WHAT YOU SHOULD DO: What you write should be an exact copy of the material, from its first line through the line containing "Změna: 254/2008 Sb., 259/2008 Sb.".

PROVIDED RECORDS:
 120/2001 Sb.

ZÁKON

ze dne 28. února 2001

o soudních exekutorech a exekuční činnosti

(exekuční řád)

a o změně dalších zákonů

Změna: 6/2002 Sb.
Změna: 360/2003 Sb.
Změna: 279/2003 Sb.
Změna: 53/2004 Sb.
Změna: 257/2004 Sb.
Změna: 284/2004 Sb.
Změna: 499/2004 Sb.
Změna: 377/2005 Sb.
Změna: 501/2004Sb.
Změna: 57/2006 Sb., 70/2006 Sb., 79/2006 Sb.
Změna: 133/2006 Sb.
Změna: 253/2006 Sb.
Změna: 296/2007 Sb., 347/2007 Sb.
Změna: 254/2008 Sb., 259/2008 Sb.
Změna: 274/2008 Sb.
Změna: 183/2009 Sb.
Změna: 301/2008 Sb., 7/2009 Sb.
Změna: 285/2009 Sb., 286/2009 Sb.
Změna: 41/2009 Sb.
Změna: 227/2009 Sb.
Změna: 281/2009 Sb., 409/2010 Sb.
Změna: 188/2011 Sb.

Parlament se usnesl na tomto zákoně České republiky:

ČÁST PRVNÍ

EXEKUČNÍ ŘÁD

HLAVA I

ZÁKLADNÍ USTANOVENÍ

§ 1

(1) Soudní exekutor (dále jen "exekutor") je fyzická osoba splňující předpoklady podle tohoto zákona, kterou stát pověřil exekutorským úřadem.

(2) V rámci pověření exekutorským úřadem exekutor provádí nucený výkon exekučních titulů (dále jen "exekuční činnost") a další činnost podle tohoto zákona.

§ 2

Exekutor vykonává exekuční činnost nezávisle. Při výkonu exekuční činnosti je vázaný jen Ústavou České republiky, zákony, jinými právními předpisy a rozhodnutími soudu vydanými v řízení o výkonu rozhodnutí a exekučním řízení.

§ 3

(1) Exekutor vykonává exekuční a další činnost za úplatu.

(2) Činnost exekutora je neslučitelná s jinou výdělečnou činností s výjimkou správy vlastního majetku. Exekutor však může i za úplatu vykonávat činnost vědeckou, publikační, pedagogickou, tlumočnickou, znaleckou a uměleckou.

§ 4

ANSWER TO THE EXERCISE:
 120/2001 Sb.

ZÁKON

ze dne 28. února 2001

o soudních exekutorech a exekuční činnosti

(exekuční řád)

a o změně dalších zákonů

Změna: 6/2002 Sb.
Změna: 360/2003 Sb.
Změna: 279/2003 Sb.
Změna: 53/2004 Sb.
Změna: 257/2004 Sb.
Změna: 284/2004 Sb.
Změna: 499/2004 Sb.
Změna: 377/2005 Sb.
Změna: 501/2004Sb.
Změna: 57/2006 Sb., 70/2006 Sb., 79/2006 Sb.
Změna: 133/2006 Sb.
Změna: 253/2006 Sb.
Změna: 296/2007 Sb., 347/2007 Sb.
Změna: 254/2008 Sb., 259/2008 Sb.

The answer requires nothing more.